▶ Supplied records
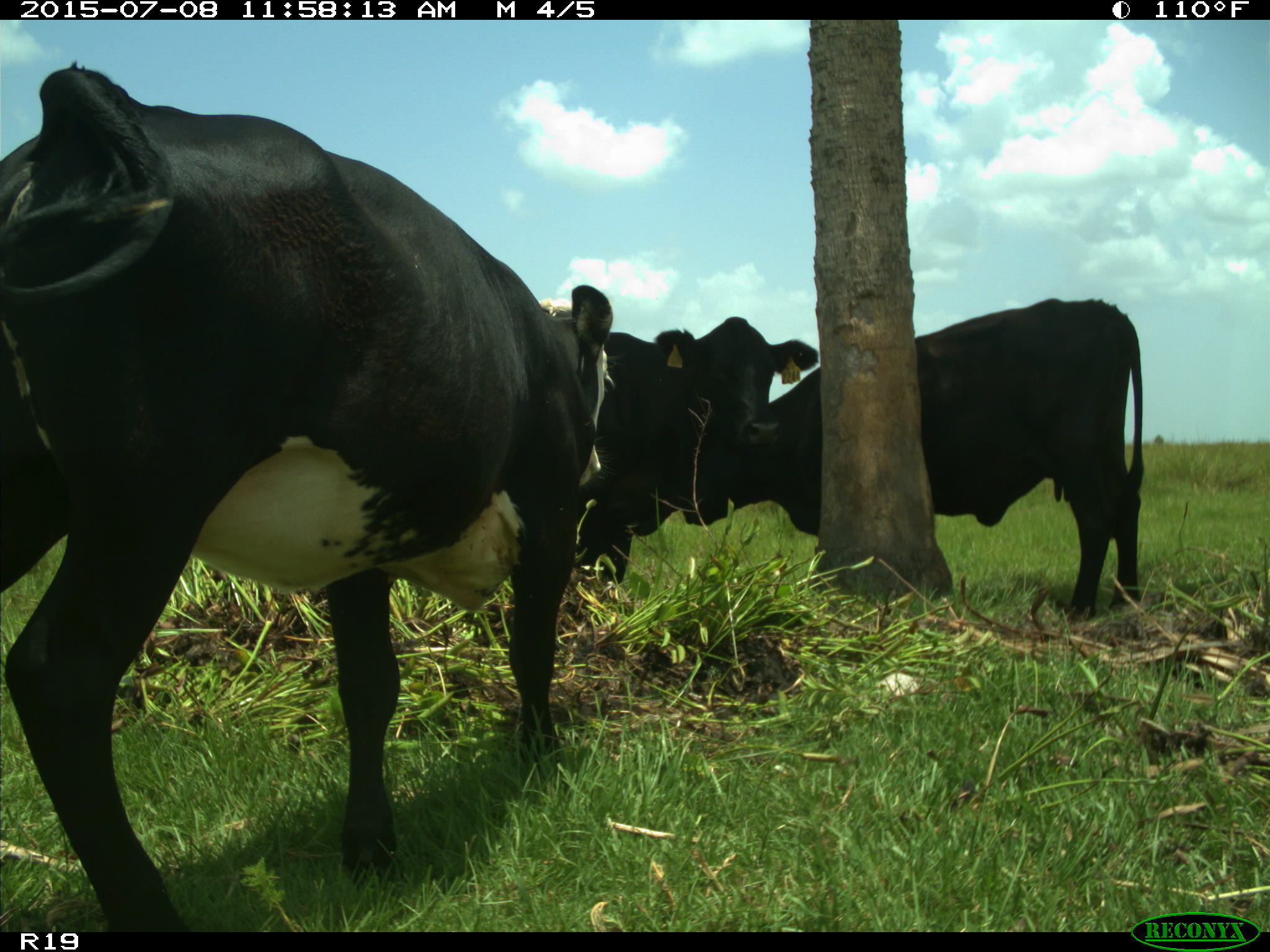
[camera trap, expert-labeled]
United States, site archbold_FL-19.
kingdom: Animalia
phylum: Chordata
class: Mammalia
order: Artiodactyla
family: Bovidae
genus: Bos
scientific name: Bos taurus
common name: domestic cow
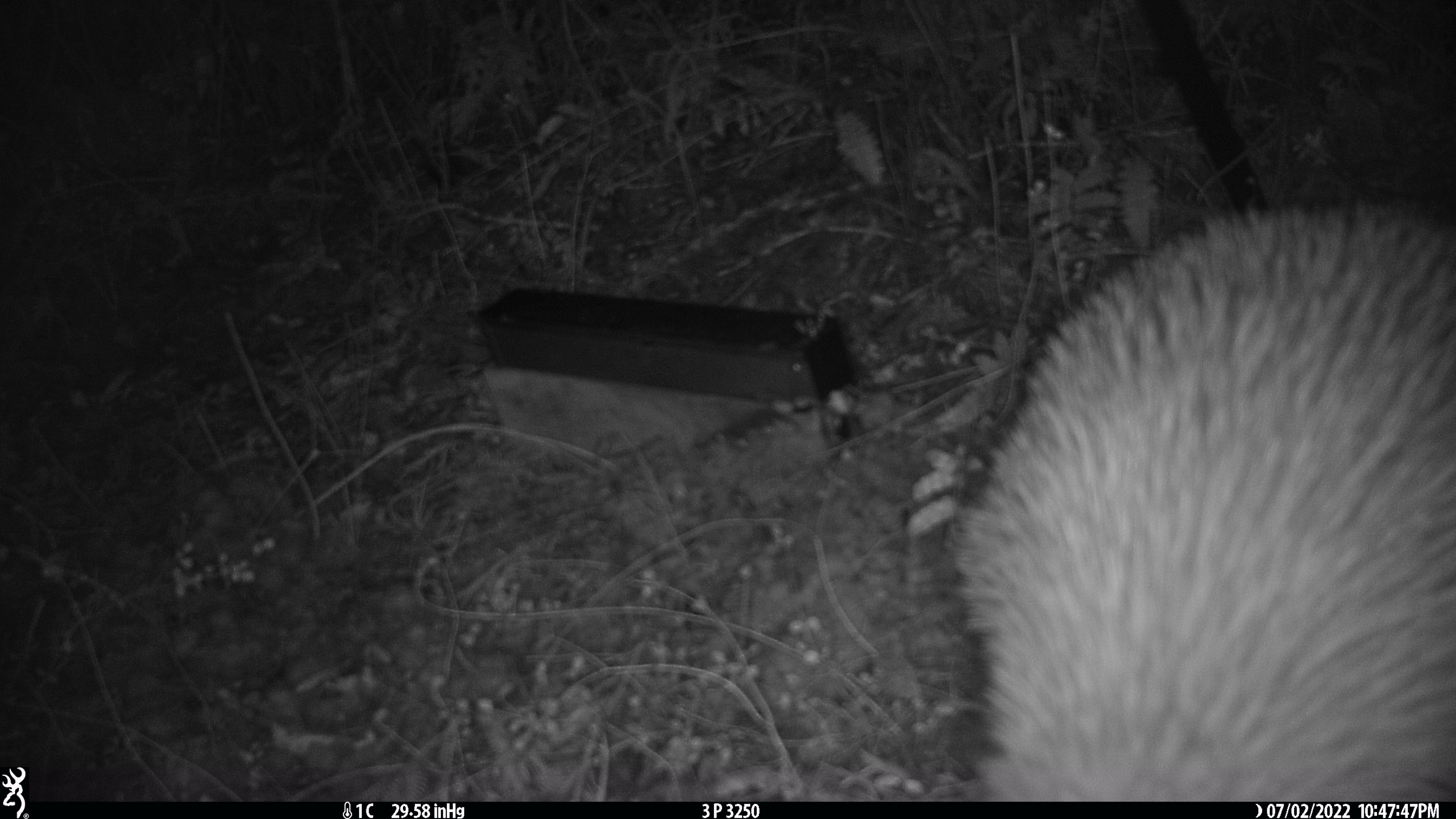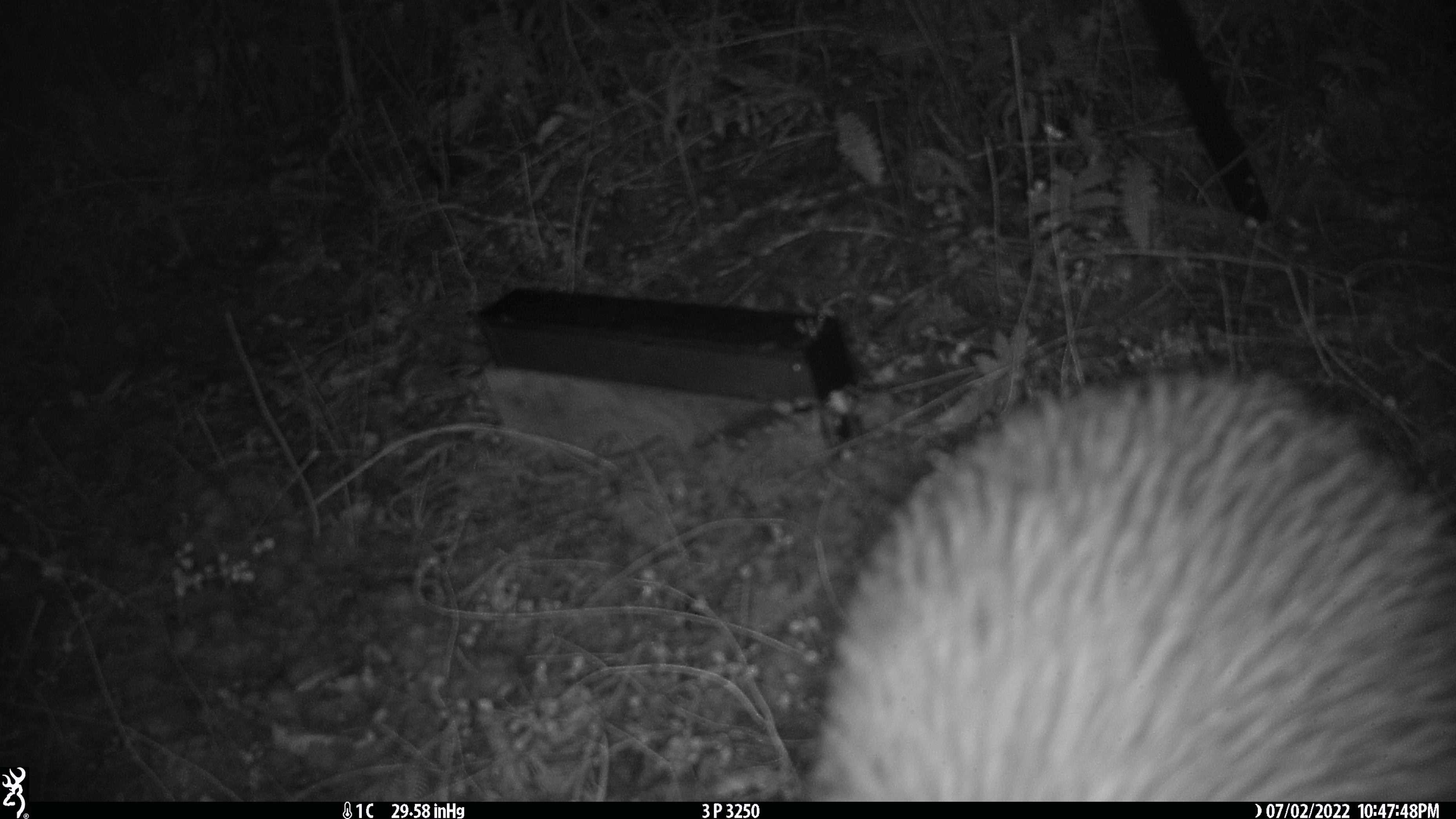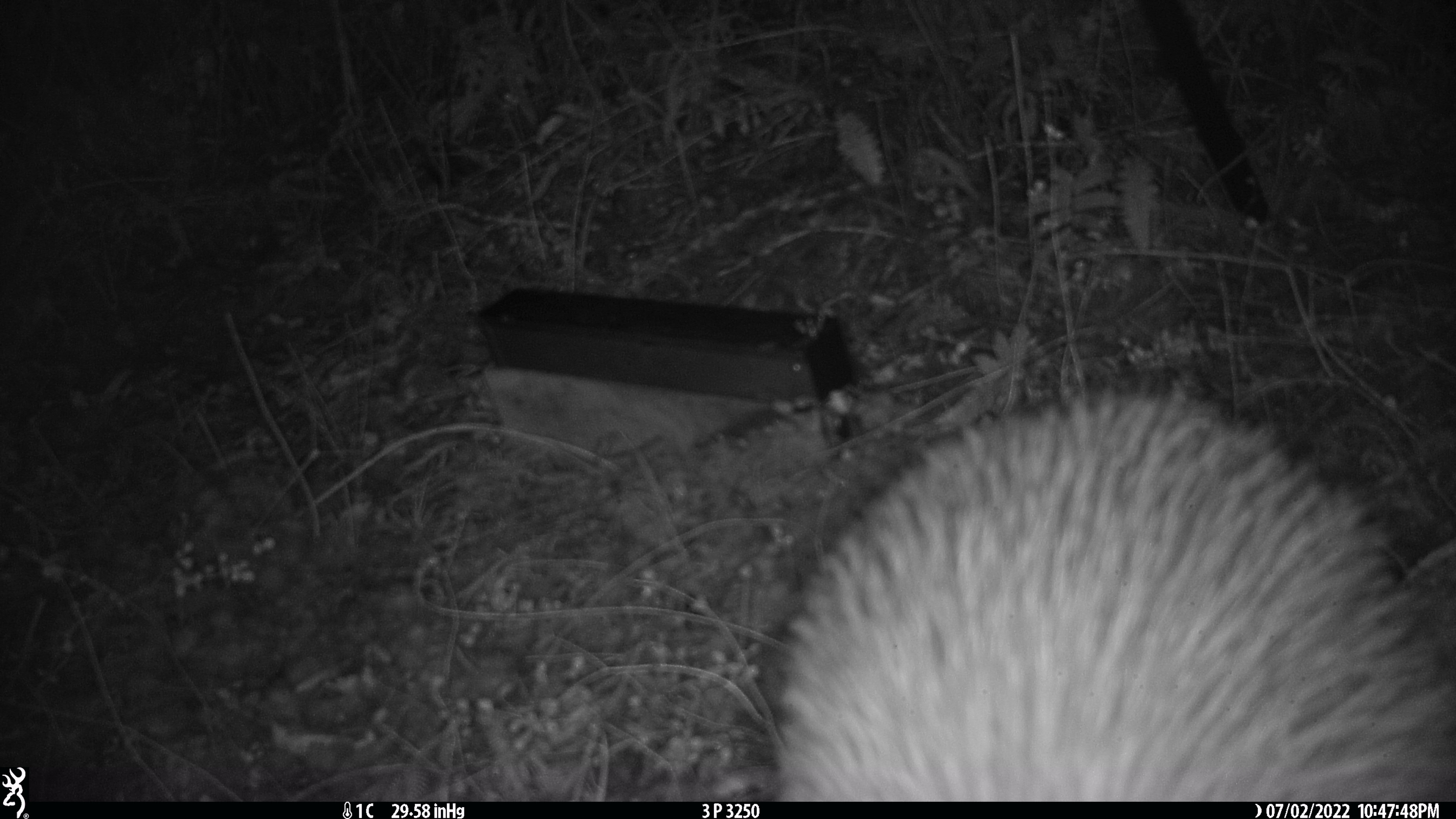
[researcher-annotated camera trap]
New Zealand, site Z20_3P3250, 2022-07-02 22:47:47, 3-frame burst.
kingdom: Animalia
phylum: Chordata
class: Aves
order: Apterygiformes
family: Apterygidae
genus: Apteryx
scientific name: Apteryx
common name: kiwi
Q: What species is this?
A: Kiwi (Apteryx).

▶ What is expected
Reproduce every record word for word. The copy must contain no pictures.

▶ Solution to the problem
[camera trap, expert-labeled]
United States, site archbold_FL-19.
kingdom: Animalia
phylum: Chordata
class: Mammalia
order: Artiodactyla
family: Bovidae
genus: Bos
scientific name: Bos taurus
common name: domestic cow
[researcher-annotated camera trap]
New Zealand, site Z20_3P3250, 2022-07-02 22:47:47, 3-frame burst.
kingdom: Animalia
phylum: Chordata
class: Aves
order: Apterygiformes
family: Apterygidae
genus: Apteryx
scientific name: Apteryx
common name: kiwi
Q: What species is this?
A: Kiwi (Apteryx).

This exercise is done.